Just installed a 10" rigid on my brute, used to be on my truck while working in northern Alberta. virtually indestructible. Very bright


----------



## brutemike (Mar 23, 2010)

Looks good... and the brute looks nice n comfortable on that blanket.


----------



## riderfourlife (Mar 16, 2013)

ahaha yeah, semi-freshly painted garage floor


----------



## J2! (May 8, 2010)

No need in spending alot on the rigid's, there are plenty of others out there. I bought mine at ddmtuning.com. Mine are the knockoff dually rigids, but if you compare them side by side you can't tell a difference in the quality or light output. I went with the smaller ones for two reasons, one I can aim them in different directions so they are more adjustable, and second, if I hit a tree limb and break one I only broke one $65 light and not a whole bar that costs several hundred. I have five of the 3" square ones on my Ranger, 3 floods and 2 spots that will shoot a beam several hundred yards and they have performed flawlessly so far. Mine are the GT series ones.


----------



## backwoodsboy70 (Oct 26, 2010)

i just want one bAr
but ill be looking into cheaper ones lol i jus want more light


----------



## High Cotton (Apr 5, 2013)

WV offroad gear has pretty decent prices. They have standard bars and bars with Cree emitters. I think this is who I'm going to go with. 

wvoffroadgear.com


----------



## wfocf (Mar 8, 2012)

got a 12in bar on mine well worth the money gave 199 from southeasternutv


----------



## HoNdAnAsTyRIDdEr09 (Aug 26, 2009)

look up triplethreatoffroad.com ooutta dallas texas of offroad lightbars on facebook

I bough a 20in an a 12in from them they are awesome ppl to deal wit an will ship

ask for shawn aka turtle an tell him Andrew barone sent you or u can call or txt him if its easier 1(817)522-8186


----------



## Musclemckeester (Aug 25, 2012)

Would be cool to have a thread for everyone to show off their light setups. 

I have a couple of 3x3x3 LEDs (just like the Rigid Duallys) that I just got a couple days ago. I'm trying to come up with a good way to mount for lighting down the side. If I fail at that, I'll add them to the front to help out the HIDs.


----------



## Polaris425 (Dec 16, 2004)

Guys please remember the rules about links...


----------



## backwoodsboy70 (Oct 26, 2010)

im gonna be looking around at prices i deff wanna get one id like to see some pics of brutes n there light setups !:nutkick:


----------



## sloboy (Oct 11, 2010)

Don't forget RDC has lights!
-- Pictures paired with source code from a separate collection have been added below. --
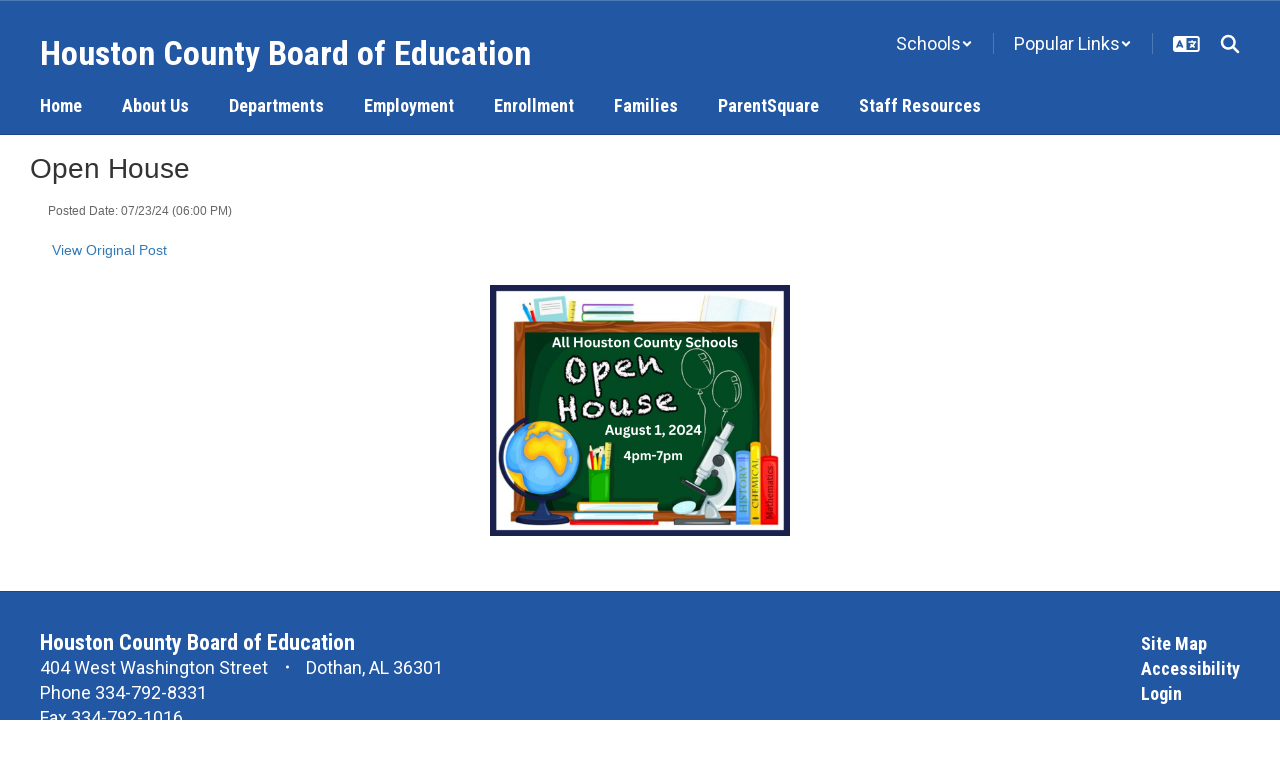

--- FILE ---
content_type: text/css
request_url: https://hcboe.us/includes/css/smartsites_feed.css?v=20251219173943
body_size: 111
content:
.ss_date {
    font-size: 12px; 
    margin-bottom: 20px;
    color: rgba(0,0,0,0.6)!important;   
}
.ss_description { margin-top: 20px }
.ss_description > p > img {
    max-width: 100%;
}
.news-feed-psq-container img {
    display: block;
    max-width: 100% !important;
    margin: 0 auto;
}

/* mimicking styles from psq post page */
img.fr-space-around-image, .fr-view img.fr-space-around-image {
		margin: 20px !important;
}
img.fr-framed-image, .fr-view img.fr-framed-image {
    border: 5px solid #dddddd;
    box-shadow: #222222 0px 10px 10px -10px;
    padding: 0;
}
img.fr-rounded-image, .fr-view img.fr-rounded-image {
    border-radius: 50%;
}
.tbl-rsp-right-column {
    padding-left: 8px;
}
.tbl-rsp-left-column {
    padding-right: 8px;
}
.smart_site_item .two-col {
    display: flex;
}
/* end of mimicking styles from psq post page */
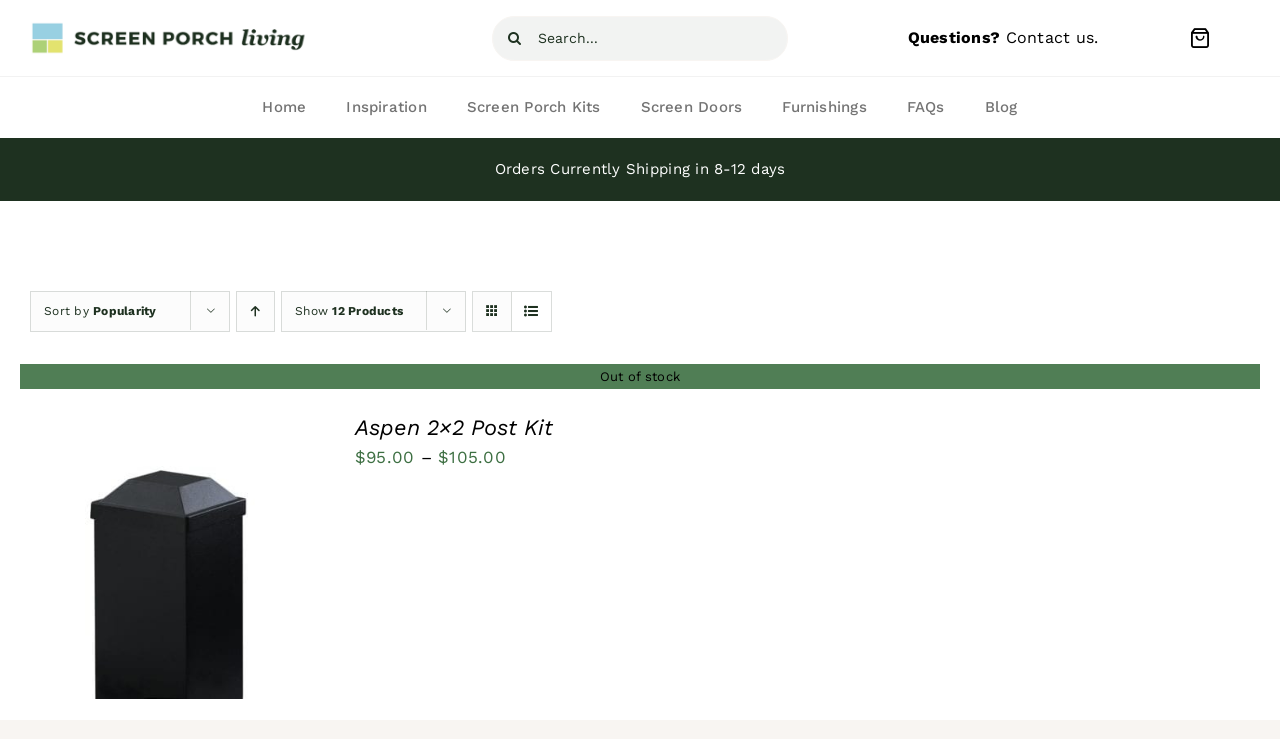

--- FILE ---
content_type: text/css; charset=UTF-8
request_url: https://www.screenporchliving.com/wp-content/plugins/woocommerce-email-cart/assets/fontello/css/cxecrt-icon-font.css?ver=2.20
body_size: 355
content:
@font-face {
  font-family: 'cxecrt-icon-font';
  src: url('../font/cxecrt-icon-font.eot?52582147');
  src: url('../font/cxecrt-icon-font.eot?52582147#iefix') format('embedded-opentype'),
       url('../font/cxecrt-icon-font.woff?52582147') format('woff'),
       url('../font/cxecrt-icon-font.ttf?52582147') format('truetype'),
       url('../font/cxecrt-icon-font.svg?52582147#cxecrt-icon-font') format('svg');
  font-weight: normal;
  font-style: normal;
}
/* Chrome hack: SVG is rendered more smooth in Windozze. 100% magic, uncomment if you need it. */
/* Note, that will break hinting! In other OS-es font will be not as sharp as it could be */
/*
@media screen and (-webkit-min-device-pixel-ratio:0) {
  @font-face {
    font-family: 'cxecrt-icon-font';
    src: url('../font/cxecrt-icon-font.svg?52582147#cxecrt-icon-font') format('svg');
  }
}
*/
 
 [class^="cxecrt-icon-"]:before, [class*=" cxecrt-icon-"]:before {
  font-family: "cxecrt-icon-font";
  font-style: normal;
  font-weight: normal;
  speak: none;
 
  display: inline-block;
  text-decoration: inherit;
  width: 1em;
  margin-right: .2em;
  text-align: center;
  /* opacity: .8; */
 
  /* For safety - reset parent styles, that can break glyph codes*/
  font-variant: normal;
  text-transform: none;
 
  /* fix buttons height, for twitter bootstrap */
  line-height: 1em;
 
  /* Animation center compensation - margins should be symmetric */
  /* remove if not needed */
  margin-left: .2em;
 
  /* you can be more comfortable with increased icons size */
  /* font-size: 120%; */
 
  /* Font smoothing. That was taken from TWBS */
  -webkit-font-smoothing: antialiased;
  -moz-osx-font-smoothing: grayscale;
 
  /* Uncomment for 3D effect */
  /* text-shadow: 1px 1px 1px rgba(127, 127, 127, 0.3); */
}
 
.cxecrt-icon-info-circled:before { content: '\e800'; } /* '' */
.cxecrt-icon-cart-arrow-down:before { content: '\e801'; } /* '' */
.cxecrt-icon-export:before { content: '\e802'; } /* '' */
.cxecrt-icon-left-open:before { content: '\e803'; } /* '' */
.cxecrt-icon-cancel:before { content: '\e804'; } /* '' */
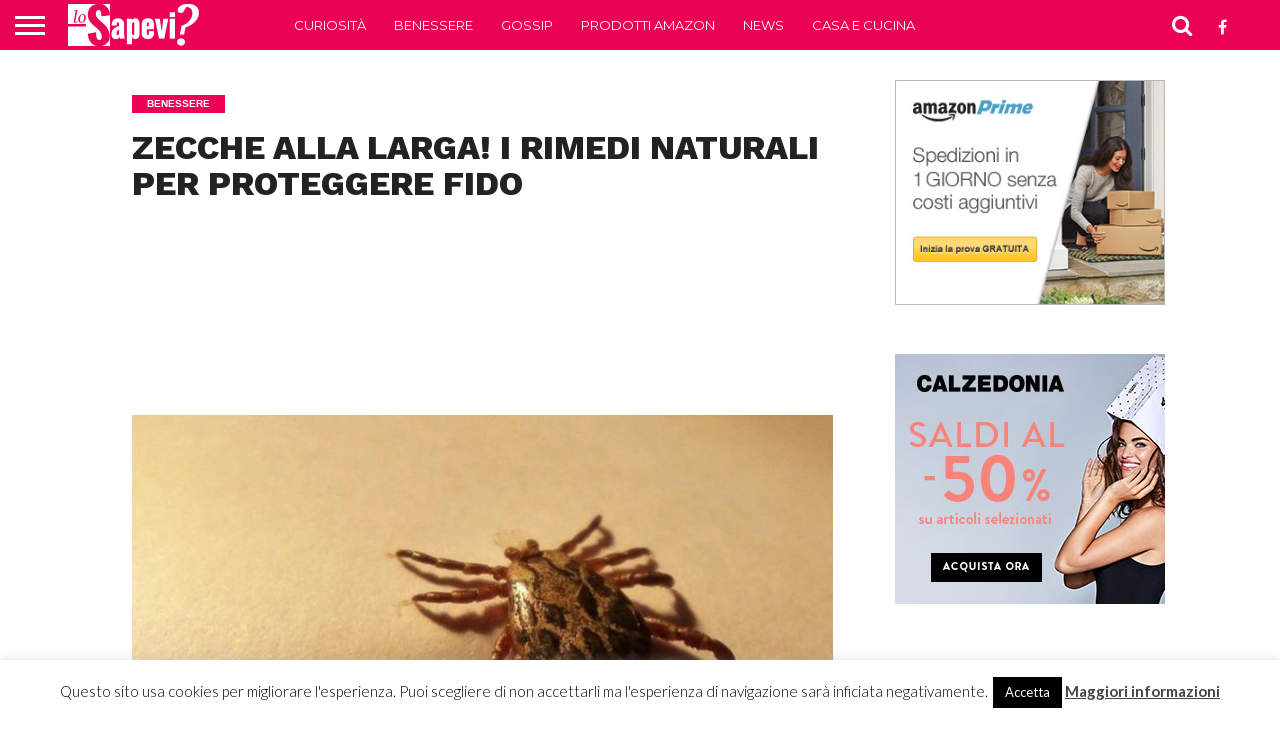

--- FILE ---
content_type: text/html; charset=utf-8
request_url: https://www.google.com/recaptcha/api2/aframe
body_size: 265
content:
<!DOCTYPE HTML><html><head><meta http-equiv="content-type" content="text/html; charset=UTF-8"></head><body><script nonce="GeRs9qaSB99hWm9rybcFNA">/** Anti-fraud and anti-abuse applications only. See google.com/recaptcha */ try{var clients={'sodar':'https://pagead2.googlesyndication.com/pagead/sodar?'};window.addEventListener("message",function(a){try{if(a.source===window.parent){var b=JSON.parse(a.data);var c=clients[b['id']];if(c){var d=document.createElement('img');d.src=c+b['params']+'&rc='+(localStorage.getItem("rc::a")?sessionStorage.getItem("rc::b"):"");window.document.body.appendChild(d);sessionStorage.setItem("rc::e",parseInt(sessionStorage.getItem("rc::e")||0)+1);localStorage.setItem("rc::h",'1769873512411');}}}catch(b){}});window.parent.postMessage("_grecaptcha_ready", "*");}catch(b){}</script></body></html>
Saving up some cash for a 50"!


----------



## 10txram (Jan 26, 2013)

Finally got to test it. And WOW is all I can say, pics DO NOT do it justice. Way brighter and plenty of light for the trail! :flames:











---------- Post added at 10:53 PM ---------- Previous post was at 10:53 PM ----------

Oh and picking up a 7'' tomorrow for a reverse light!


----------



## brutemike (Mar 23, 2010)

Wow that is bright.


----------



## backwoodsboy70 (Oct 26, 2010)

omg thats bright !


----------



## Front_page (Jun 6, 2012)

Totron makes most of the generic bars. Good prices too. Difference n rigid and totron is really not output but amp draw.


----------